BEGIN TEXT UNDER STUDY

We have an admirable opportunity for study in our visits to the Zoological Gardens, and there the lover of nature can decide for himself. Hours and hours has one watched, and I admit (in the early days of my studies) waited, to see this lubrication which, as the books told me, was performed by the tongue. Often and often one has heard visitors say to each other when they have seen the prey about to be devoured, ‘Now we shall see, or you will see’ (as the case might be) ‘the snake lick it all over before he swallows it.’

An observation to this effect was once made in our hearing while I was on the point of asking the keeper if he had ever observed anything of the kind, and was telling him how often it had been so stated in print.

‘Snakes never did, and never will, lick their prey, ma’am,’ returned Holland emphatically; ‘but I have seen the saliva flow, it is so plentiful.’ And so have I, and so may you, patient reader, if you are sufficiently interested in the subject. You will soon become convinced that such a process as ‘licking’ is impossible, and you will soon decide that if the reptile did this instinctively, its tongue would have developed into something more like that of a cat, strong and rough with tiny spines, or some organ better adapted to the performance than a thin pencil or fork of tender flesh.

END TEXT UNDER STUDY
BEGIN INFORMATION

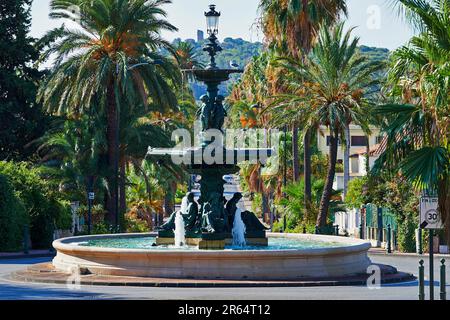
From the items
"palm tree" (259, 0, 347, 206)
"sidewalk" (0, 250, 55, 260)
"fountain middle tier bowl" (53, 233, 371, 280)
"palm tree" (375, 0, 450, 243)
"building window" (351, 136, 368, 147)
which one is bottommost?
"sidewalk" (0, 250, 55, 260)

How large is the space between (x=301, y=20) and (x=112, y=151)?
11.1m

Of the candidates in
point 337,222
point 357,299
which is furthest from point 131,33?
point 357,299

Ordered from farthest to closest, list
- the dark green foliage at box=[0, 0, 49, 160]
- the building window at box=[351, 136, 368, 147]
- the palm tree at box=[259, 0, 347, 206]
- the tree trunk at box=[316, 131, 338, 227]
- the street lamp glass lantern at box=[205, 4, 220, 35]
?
the building window at box=[351, 136, 368, 147] < the dark green foliage at box=[0, 0, 49, 160] < the palm tree at box=[259, 0, 347, 206] < the tree trunk at box=[316, 131, 338, 227] < the street lamp glass lantern at box=[205, 4, 220, 35]

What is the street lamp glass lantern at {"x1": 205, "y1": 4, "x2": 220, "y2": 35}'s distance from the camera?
3052 centimetres

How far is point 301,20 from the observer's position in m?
50.7

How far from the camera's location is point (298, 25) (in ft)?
167

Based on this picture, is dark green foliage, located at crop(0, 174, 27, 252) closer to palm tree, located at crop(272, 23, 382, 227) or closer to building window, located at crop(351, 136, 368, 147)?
palm tree, located at crop(272, 23, 382, 227)

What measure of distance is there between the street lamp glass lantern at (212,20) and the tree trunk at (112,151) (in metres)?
15.0

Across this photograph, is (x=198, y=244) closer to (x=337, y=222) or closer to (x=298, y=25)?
(x=298, y=25)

END INFORMATION

DESCRIPTION OF THE TASK —
Reproduce the portion of the passage on snakes and their prey between "We have an admirable" and "stated in print.", inclusive.

WRITTEN RESPONSE —
We have an admirable opportunity for study in our visits to the Zoological Gardens, and there the lover of nature can decide for himself. Hours and hours has one watched, and I admit (in the early days of my studies) waited, to see this lubrication which, as the books told me, was performed by the tongue. Often and often one has heard visitors say to each other when they have seen the prey about to be devoured, ‘Now we shall see, or you will see’ (as the case might be) ‘the snake lick it all over before he swallows it.’

An observation to this effect was once made in our hearing while I was on the point of asking the keeper if he had ever observed anything of the kind, and was telling him how often it had been so stated in print.